Где-то там ее англичанка рыдает белугой.
Вообще, все было куда печальней, чем это показалось на первый взгляд. Частично из-за шока и невозможности нормально переварить случившеюся ситуацию, частично, из-за того, что Оля никак не хотела признавать — она жестко тупанула. А частично, потому что до этого момента верила — с ней ничего подобного не может случиться. С кем угодно, но только не с ней.
Ведь Ольга Лебедева всегда была прилежным ребенком. И никому она дорогу старалась не переходить, с одноклассниками не ругалась, исправно сдавала деньги на дни рождения и даже на красный никогда не перебегала, а поэтому жила девушка достаточно хорошо, слишком не заморачиваясь по поводу проблем, которые она старательно обходила стороной.
А даже если они и были, а они были, Оля очень плотно затыкала уши, стоило где-то начаться пессимистическому разговору на тему «Бог дал — Бог забрал». Все это такая чушь, которая ее точно никогда не коснется.
Так думалось ей и дальше, пока злой рок не настиг ее так внезапно, что сначала она даже растерялась.
Оля напрягла память, пытаясь вспомнить, когда же все пошло не так. Как оказалось, тут и напрягаться нечего было, потому что день свадьбы ее отца был самым худшим днем в ее жизни сразу после Рождества, Нового года и ее собственного дня рождения.
Она терпеть не могла вечное опекание и заботу своей мачехи.
Постоянное слишком бодрое «доброе утро» и успокаивающее «спокойной ночи».
Слишком сладкие блинчики с вареньем. Ее любимым, между прочим.
Слишком явные попытки понравиться.
А для Оли это все неправильно.
Неправильно — испытывать симпатию к чужой женщине, ступившей на место ее матери, которая даже внешне отличалась. Испытывать что-то подобное. .Стыдно?
Такие дибильные муки совести, на которые не хватало духу закрыть глаза.
Она хотела бы услышать ее мнение. Что она думает об этом всем? Может быть мама злиться, за то что Оля тайком съедает все оладьи Натальи, хотя при ней же наглядно воротит нос. Или она обижается из-за того, что когда за окном грозы, девушка прижимаеться к любимому шарфу мачехи, который та, к слову, не может найти уже второю неделю.
Может быть она счастлива? Ее мужчина расцвел и снова полюбил.
Нет, не смей!
Закуси губу.
Не смей плакать.
Из глаз не должно выпасть ни слезинки, поняла?
Просто выкинь из головы.
И она выкинула. Так, как выкидывала испорченную бумагу и так, как удаляла ненужные номера из телефона. Когда выкидываешь что-то или кого-то из жизни, в первые моменты всегда становиться чуточку легче. Даже если это всего лишь ожившая иллюзия.
Но как на зло, вместо привычного чувства очищения пришло кое-что другое.

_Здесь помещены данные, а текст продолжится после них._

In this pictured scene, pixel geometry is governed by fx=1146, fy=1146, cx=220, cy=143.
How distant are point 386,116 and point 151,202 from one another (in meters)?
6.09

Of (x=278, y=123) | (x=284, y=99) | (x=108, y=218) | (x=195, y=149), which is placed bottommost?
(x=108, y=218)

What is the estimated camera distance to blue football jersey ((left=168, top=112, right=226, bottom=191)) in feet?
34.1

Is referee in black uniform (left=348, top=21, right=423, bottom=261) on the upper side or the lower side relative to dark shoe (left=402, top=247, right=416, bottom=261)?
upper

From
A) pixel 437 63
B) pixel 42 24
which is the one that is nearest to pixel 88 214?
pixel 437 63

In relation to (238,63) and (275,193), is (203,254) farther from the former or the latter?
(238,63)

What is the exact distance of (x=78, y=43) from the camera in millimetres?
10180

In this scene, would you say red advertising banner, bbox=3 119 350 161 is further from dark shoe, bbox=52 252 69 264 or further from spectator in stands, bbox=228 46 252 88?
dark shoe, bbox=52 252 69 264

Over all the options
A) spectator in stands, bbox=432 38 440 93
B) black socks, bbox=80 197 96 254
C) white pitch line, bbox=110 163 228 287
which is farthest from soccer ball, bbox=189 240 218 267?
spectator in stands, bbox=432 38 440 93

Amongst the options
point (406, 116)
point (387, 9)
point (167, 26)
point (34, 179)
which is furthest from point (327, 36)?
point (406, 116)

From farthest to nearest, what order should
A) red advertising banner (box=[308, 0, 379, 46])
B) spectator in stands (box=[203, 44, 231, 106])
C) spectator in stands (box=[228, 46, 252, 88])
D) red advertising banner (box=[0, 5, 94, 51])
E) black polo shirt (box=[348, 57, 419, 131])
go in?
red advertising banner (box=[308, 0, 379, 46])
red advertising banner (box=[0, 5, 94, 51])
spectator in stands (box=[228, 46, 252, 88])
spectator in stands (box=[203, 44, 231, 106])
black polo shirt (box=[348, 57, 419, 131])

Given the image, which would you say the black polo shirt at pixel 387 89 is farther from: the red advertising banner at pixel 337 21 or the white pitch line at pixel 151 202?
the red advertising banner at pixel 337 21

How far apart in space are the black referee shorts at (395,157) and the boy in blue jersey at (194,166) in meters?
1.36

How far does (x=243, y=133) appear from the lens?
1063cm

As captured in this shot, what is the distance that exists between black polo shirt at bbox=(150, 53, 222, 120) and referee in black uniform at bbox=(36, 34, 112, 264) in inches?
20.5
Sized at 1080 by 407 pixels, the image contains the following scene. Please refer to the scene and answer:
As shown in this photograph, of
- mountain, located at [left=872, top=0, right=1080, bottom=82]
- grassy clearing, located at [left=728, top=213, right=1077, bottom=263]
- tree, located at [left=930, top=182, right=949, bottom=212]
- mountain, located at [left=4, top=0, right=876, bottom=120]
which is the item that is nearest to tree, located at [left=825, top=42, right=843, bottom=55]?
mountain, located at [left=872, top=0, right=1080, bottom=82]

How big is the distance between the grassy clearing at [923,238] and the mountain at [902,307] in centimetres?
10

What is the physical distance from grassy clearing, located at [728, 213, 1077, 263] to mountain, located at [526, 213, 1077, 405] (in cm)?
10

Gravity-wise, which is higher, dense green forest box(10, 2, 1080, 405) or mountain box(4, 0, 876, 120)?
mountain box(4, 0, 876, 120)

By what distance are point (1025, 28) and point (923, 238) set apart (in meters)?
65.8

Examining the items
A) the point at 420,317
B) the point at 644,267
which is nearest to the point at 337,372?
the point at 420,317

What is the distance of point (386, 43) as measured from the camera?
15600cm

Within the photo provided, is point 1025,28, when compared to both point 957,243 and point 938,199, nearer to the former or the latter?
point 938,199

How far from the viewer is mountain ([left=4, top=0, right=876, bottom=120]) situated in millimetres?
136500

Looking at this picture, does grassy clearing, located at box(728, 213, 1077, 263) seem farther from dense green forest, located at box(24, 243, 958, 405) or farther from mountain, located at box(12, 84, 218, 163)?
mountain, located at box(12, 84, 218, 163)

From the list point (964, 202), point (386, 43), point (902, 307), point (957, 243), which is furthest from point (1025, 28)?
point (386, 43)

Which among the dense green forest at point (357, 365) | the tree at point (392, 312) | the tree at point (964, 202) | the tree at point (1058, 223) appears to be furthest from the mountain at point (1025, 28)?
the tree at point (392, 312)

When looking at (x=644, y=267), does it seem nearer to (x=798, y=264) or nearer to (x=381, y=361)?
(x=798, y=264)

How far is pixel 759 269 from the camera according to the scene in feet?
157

Тягучее, черное словно смола, вызывающее нестерпимый зуд под кожей. Злоба порождающаяся только от одного этого слова, вызывающая зависть как к сопернику за любовь, уважение и внимание отца.
Брат.
Старший брат.
А теперь это значило, что в глазах отца на фоне брата она будет казаться мельче. Глупее. Незначительнее. Уже не единственная, а младшая в семье. Да и семье ли?
Но было одно но.
За все три года брака отца с Натальей она ни разу даже не видела своего брата, что несказанно радовало, ведь тот жил в Праге. Имел там свой бизнес и в Одессу повидаться с семьей и сестренкой явно не рвался.
А это значило, что в их семейном укладе все оставалось прежним и никаких битв под Киевом не намечалось.
Лебедева готова поклясться, что те три относительно спокойных года совместного проживания с Натальей казались манной небесной, ровно до того момента, когда двери старшей школы открылись и закрылись перед ней в последний раз.
Бооже, если бы только она была чуточку умнее и знала чего хочет от жизни, то никогда бы не согласилась на предложение отца отправиться учиться заграницу! Хотя, пожалуй, сначала это казалось ужасно заманчивым предложением.
В тот злополучный вечер Александр Константинович — обычный среднестатистический рабочий, а также Наталья Владиславовна — владелица сети ресторанов по всей Украине восседали напротив Ольги с таким выражением лиц, что впору было подумать: в семье ждут пополнение.
Но нет. Бомба упала туда, куда не ждали.
Ничего не подозревающая Ольга с аппетитом лопала картошку с мясом, а заодно и делилась планами на будущее и как-то упустила тот момент, когда глаза родителей, сидящих с ней за обеденным столом, стали сиять ярче алмазов.
— Знаешь, Прага — отличный город. Мало того, что там очень красиво, так я еще слышал, что там получают прекрасное европейское образование, — подал голос отец.
Наталья только утвердительно закивала:
— Полностью согласна. Мне довольно часто приходилось останавливаться там и, скажу по правде, зеленее и чище города я еще не видела. И все там сделано для людей. А какие там торговые центры, какие кинотеатры, Оленька! Ты бы видела!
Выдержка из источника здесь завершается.